抜粋本文 ::
人生の中で個人的、かつ最大の転機が結婚(それに付随する離婚)なら、次の大きな転機は子供の存在だろうか。私がそう感じるだけのことかもしれないが。
デレク・シアンフランス監督は、『ブルー・バレンタイン』で、一つの結婚の形をリアルに詩情豊かに描き尽くした。次の映画である『プレイス・ビヨンド・ザ・パインズ/宿命』は、子供と家族がテーマである。
結婚も、子供が生まれることも、一人の個人が、もう一人の個人と真正面から出会うという意味では同じだ。その前と後では、多かれ少なかれ違う人間にならざるを得ない。二色の絵の具が混ざって違う色になるように。
1話目の主人公、ルークは、劇的な変化を遂げる。実子の存在を知ってから、今まで築き上げてきたものを捨て、違う人間として生まれ変わろうとするのだ。残念なのは、本人や周りの人が望んだ方向へとすんなりと行かなかったこと。
そうだとしても、彼の愛のための悲壮な決断は、深く胸に突き刺さる。映画の冒頭で、ルークの孤独なあり方に息が詰まったのと同じように。
2話目の主人公のエイヴリーは、普通の映画なら立派なヒーローだろう。そのせいで、1話目のルークは、情けないアンチヒーローに見えてくる。ただ、デレク・シアンフランス監督の心情としては逆の方のような気がする。
その辺りの逆説的な描き方が上手い。ヒーロ的な行動を取るエイヴリーのほうが、普通人に見え、アンチヒーロー的行動を取るのルークのほうが、伝説的な人物に見えてくるのだから。

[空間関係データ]
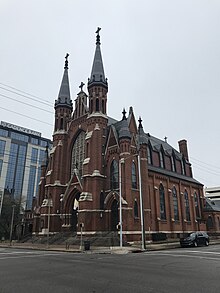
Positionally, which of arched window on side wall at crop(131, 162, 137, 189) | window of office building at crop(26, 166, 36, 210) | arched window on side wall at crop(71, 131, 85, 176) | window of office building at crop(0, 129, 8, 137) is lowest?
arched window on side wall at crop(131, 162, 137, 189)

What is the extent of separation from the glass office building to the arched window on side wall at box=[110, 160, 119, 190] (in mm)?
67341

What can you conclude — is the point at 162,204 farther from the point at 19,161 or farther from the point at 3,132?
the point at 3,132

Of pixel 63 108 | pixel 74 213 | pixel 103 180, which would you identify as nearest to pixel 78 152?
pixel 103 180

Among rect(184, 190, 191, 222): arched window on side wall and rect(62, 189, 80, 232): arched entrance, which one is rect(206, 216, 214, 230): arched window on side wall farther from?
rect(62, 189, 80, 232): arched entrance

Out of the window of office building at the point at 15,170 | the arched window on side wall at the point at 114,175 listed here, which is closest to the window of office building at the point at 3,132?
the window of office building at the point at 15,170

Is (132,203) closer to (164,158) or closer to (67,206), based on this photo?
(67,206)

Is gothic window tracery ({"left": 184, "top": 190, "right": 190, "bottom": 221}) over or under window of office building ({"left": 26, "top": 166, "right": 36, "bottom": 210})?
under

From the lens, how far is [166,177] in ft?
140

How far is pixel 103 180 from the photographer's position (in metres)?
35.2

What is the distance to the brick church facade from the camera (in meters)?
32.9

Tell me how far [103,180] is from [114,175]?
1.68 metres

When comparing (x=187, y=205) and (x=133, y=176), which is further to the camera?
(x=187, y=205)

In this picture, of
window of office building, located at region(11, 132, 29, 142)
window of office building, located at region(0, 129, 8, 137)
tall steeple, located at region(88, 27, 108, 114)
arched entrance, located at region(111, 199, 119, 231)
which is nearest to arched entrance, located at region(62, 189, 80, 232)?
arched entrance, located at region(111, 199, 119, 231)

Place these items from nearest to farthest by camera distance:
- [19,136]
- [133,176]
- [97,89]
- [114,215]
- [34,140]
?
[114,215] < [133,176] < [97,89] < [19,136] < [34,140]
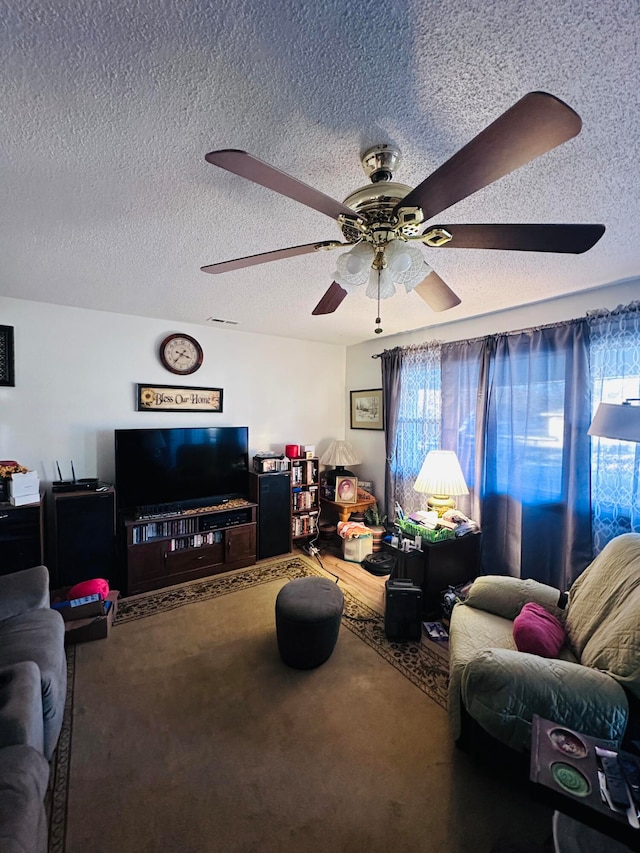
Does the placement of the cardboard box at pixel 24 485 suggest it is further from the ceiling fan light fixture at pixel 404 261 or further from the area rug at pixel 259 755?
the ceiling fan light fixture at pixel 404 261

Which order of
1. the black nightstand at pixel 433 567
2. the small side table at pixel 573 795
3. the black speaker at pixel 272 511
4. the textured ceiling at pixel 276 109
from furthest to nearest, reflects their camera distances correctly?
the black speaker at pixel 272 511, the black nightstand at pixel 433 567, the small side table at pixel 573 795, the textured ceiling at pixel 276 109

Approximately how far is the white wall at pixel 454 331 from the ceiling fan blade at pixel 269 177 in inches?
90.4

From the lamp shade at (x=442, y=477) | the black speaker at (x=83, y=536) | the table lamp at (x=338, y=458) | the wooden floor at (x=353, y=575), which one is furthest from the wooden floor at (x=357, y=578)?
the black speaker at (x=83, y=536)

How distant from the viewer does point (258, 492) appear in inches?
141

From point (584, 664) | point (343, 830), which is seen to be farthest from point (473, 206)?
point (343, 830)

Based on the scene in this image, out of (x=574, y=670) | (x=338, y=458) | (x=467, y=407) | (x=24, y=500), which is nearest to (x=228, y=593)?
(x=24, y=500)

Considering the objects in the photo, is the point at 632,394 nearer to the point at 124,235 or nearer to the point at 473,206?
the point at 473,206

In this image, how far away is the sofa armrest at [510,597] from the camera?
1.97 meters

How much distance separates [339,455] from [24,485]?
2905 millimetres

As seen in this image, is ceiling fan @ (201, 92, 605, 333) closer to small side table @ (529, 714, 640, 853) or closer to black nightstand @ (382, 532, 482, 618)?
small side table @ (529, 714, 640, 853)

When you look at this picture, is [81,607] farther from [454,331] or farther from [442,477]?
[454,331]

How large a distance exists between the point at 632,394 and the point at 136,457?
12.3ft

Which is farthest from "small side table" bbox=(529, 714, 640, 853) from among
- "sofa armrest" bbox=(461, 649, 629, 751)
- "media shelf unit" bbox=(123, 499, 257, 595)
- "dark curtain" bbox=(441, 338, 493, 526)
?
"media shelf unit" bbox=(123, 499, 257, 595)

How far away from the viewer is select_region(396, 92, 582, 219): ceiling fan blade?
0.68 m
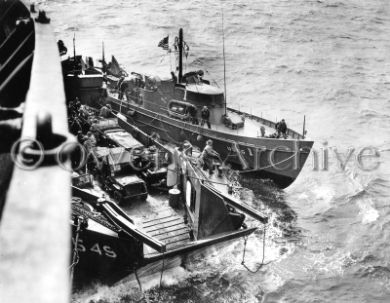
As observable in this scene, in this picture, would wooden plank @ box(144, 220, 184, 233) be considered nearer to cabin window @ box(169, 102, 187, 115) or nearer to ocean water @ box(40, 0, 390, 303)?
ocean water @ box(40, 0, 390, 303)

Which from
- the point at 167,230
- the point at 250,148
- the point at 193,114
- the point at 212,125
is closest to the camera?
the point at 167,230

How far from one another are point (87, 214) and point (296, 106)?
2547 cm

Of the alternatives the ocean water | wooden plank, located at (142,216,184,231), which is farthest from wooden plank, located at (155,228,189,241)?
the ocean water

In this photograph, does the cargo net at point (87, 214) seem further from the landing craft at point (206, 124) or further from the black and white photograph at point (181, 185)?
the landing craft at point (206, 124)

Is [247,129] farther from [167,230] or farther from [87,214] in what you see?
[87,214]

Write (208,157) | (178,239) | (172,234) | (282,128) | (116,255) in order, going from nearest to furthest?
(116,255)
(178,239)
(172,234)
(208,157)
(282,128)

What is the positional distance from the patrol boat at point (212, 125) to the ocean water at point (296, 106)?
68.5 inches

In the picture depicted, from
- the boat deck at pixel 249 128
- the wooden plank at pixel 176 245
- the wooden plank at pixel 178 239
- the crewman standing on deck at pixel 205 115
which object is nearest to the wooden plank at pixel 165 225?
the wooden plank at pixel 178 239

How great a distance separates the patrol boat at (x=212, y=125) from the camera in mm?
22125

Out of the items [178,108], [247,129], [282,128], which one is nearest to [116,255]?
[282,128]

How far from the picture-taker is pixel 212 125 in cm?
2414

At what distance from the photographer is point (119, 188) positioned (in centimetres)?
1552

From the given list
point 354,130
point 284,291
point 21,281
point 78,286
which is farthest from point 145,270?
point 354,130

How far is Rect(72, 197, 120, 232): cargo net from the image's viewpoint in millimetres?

課題 ::
(a) 映画評によると、『プレイス・ビヨンド・ザ・パインズ/宿命』のテーマは何か。
(b) 映画評の続きを、最後の文の後から書き継ぐこと。

課題の解答 ::
(a) 子供と家族である。

(b)
その理由は、エイヴリーとルークの息子が登場する3話目で見えてくる。この作品で描かれる父子の愛情は、どんな大恋愛より切なく、甘く、うっとりとさせられるのだ。
どこにいても、なにをしていても、それは必ず届くのだと。そこが、松林を超えた場所であったとしても。『プレイス・ビヨンド・ザ・パインズ/宿命』は、愛に酔いしれたかったら、見逃す手はない映画なのである。 (オライカート昌子)
プレイス・ビヨンド・ザ・パインズ/宿命
2012年 アメリカ映画/141分/監督:デレク・シアンフランス/出演:ライアン・ゴズリング(ルーク)、ブラッドリー・クーパー(エイヴリー)、エヴァ・メンデス(ロミーナ)、レイ・リオッタ(デルカ)、ベン・メンデルソーン(ロビン)、マハーシャラ・アリ(コフィ)、デイン・デハーン(ジェイソン)、エモリー・コーエン(AJ)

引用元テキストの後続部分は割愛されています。